C’est une question de centre de gravité : certains mettent plus en avant la démonstration théorique, d’autres l’adhésion par les faits, certains s’appuient sur des compétences orales, d’autres sont très pointilleux sur la production écrite, certains ne posent pas de questions pendant une présentation, d’autres l’interrompent régulièrement. Ce centre de gravité provient pour une part du caractère et pour une autre d’habitudes acquises depuis fort longtemps, certainement à l’école depuis la petite enfance, liées à un contexte social et éducatif bien spécifique.
Avant de remettre en question l’approche des autres, chacun devrait s’interroger où se situe son centre de gravité dans sa façon de penser et de communiquer, et ce qui a bien pu le produire. Exercice difficile, mais salutaire, préalable à une enquête sur le centre de gravité des collègues étrangers. Exercice d’autant plus difficile lorsqu’on vient d’un contexte où le fait d’avoir raison prime sur la compréhension des points de vue différents.
Anecdote 2 – La démonstration par la bouteille d’eau
Oui, les Français ont tendance à valoriser la capacité à mettre en avant l’approche théorique, puis à indiquer comment l’appliquer en pratique, à discuter des principes de l’action avant d’aborder la question des moyens, à partir de l’abstrait pour aller vers le concret, à cherche à convaincre plus par la force des idées que par celle des exemples. S’ils ne sont pas convaincus sur l’aspect conceptuel, ils ne s’engagent pas dans l’application pratique, et même pire : ils ne prennent pas au sérieux ceux qui s’engagent dans la réalisation en se passant de la démarche préalable de rationalisation.
Ce n’est pas universel. Je ne suis jamais allé au Japon mais j’ai eu la chance de rencontrer des Japonais à plusieurs reprises. Je me souviens notamment d’une formation pour une entreprise française où il y avait une quinzaine de participants dont deux Français, une douzaine d’Européens et un Japonais. Cette équipe travaillait quotidiennement ensemble mais à distance, et bien sûr en anglais.
Il arrive qu’on utilise tous le même mot en anglais mais que sa définition et les pratiques qui lui sont associées soient très différentes suivant les individus. C’était le cas avec cette équipe, et notamment avec le mot « quality ». Chacun a tenté de donner sa définition de la qualité, une tentative très conceptuelle de la part des Français.
Le participant japonais s’est contenté, lui, d’attraper une bouteille d’eau sur la table et de la montrer à tout le monde :
– Regardez cette bouteille. Au Japon, nul ne boirait de son eau.
Pourquoi ? Parce que l’étiquette n’était pas parfaitement collée dessus: il y avait un décalage d’un demi millimètre entre les deux bords.
– Donc on ne fait pas confiance au contenu si le contenant n’est pas parfait.

* [À faire]:
1. Dans le texte sur les styles de communication, en quelle langue l'équipe de la formation travaillait-elle au quotidien ?
2. Prolongez le texte sur les styles de communication selon les cultures, à la suite de sa dernière phrase.

* [Lignes d'un jeu de données d'étiquetage de boîtes]:

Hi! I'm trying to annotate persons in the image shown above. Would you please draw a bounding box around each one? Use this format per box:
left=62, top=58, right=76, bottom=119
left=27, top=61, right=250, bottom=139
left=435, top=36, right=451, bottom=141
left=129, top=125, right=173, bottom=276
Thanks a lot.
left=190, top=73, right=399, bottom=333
...
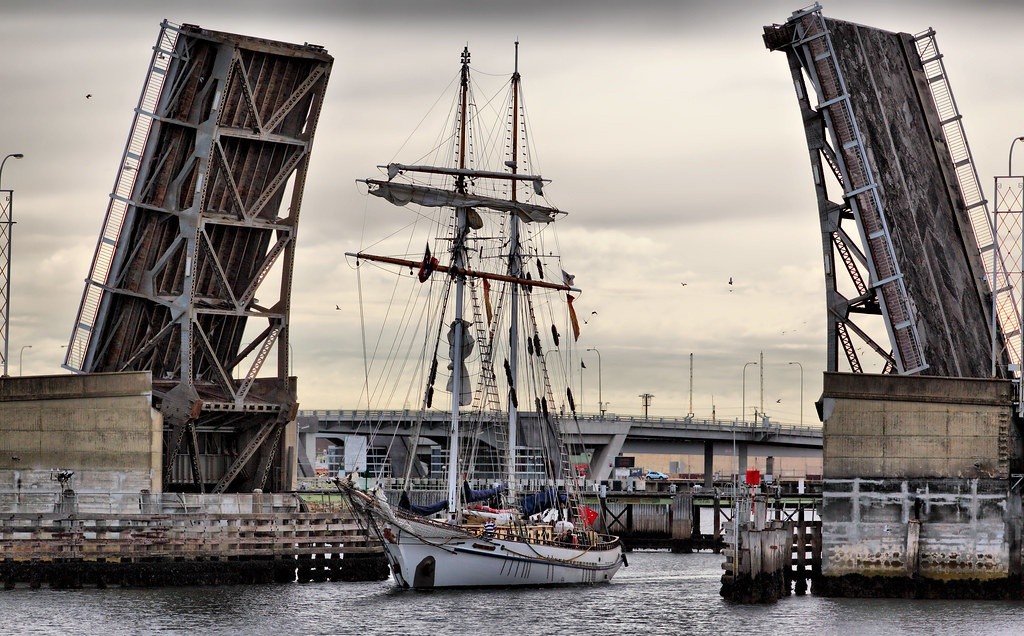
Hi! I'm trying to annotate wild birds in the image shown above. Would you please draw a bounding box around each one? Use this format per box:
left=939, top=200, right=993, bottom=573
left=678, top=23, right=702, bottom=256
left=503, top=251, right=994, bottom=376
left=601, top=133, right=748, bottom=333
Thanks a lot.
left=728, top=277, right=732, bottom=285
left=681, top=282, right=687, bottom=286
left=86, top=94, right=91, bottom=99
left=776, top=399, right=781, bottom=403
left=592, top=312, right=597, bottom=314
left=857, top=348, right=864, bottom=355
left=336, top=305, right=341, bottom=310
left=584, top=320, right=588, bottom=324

* [Réponses]:
1. En anglais.

2.
C’était sa définition de la qualité à la japonaise. Par la force de l’exemple, il avait fait passer le message. Certes, bien des Français peuvent avoir recours à des analogies pour étayer une explication, mais c’est un réflexe bien moins fréquent dans notre contexte culturel où l’on valorise plutôt la force des idées.
Ce cas me rappelle le témoignage de Carlos Ghosn dans son livre Citoyen du monde où il revient sur son parcours jusqu’à l’alliance Renault-Nissan. Les pages consacrées à son expérience de patron de Nissan au Japon sont particulièrement intéressantes. Il explique qu’il a observé que les Japonais avaient une approche très différente des Français :
« Les Japonais ne sont pas des champions de la théorie. Leur point fort, c’est de partir d’une observation pragmatique, simple, et d’essayer de construire une solution. Je n’ai pas vu d’essais très théoriques produits au Japon. »
Anecdote 3 – Définitions sans fin
Sans aller aussi loin qu’au Japon, il convient de noter que la démarche qui consiste à valoriser le lien logique ainsi que la distinction entre théorie et pratique hors du champ scientifique ou philosophique ne se retrouve pas partout. Voyez par exemple cet intéressant retour d’expérience lié au système scolaire et académique italien :
« La démarche expérimentale avec problématique et hypothèses est réservée au discours scientifique et n’a pas vraiment cours dans l’enseignement secondaire. »
La blague citée en introduction pointe un stéréotype sur les Français qui a malheureusement une part de vérité. S’il n’est pas question de remettre en cause la puissance théorique des Français, il convient de s’interroger sur ses dérives lorsque celle-ci étend son emprise jusqu’à la caricature.
Il y a quelques années, j’animais pour une entreprise française une session regroupant des équipes de différents pays comprenant, outre des Français, des Américains, des Japonais, des Indiens, des Chinois. Après plusieurs ateliers, les participants ont établi une liste d’enjeux de coopération et de communication, et pour chacun d’entre eux une série d’actions très concrètes à mettre en œuvre le plus rapidement possible.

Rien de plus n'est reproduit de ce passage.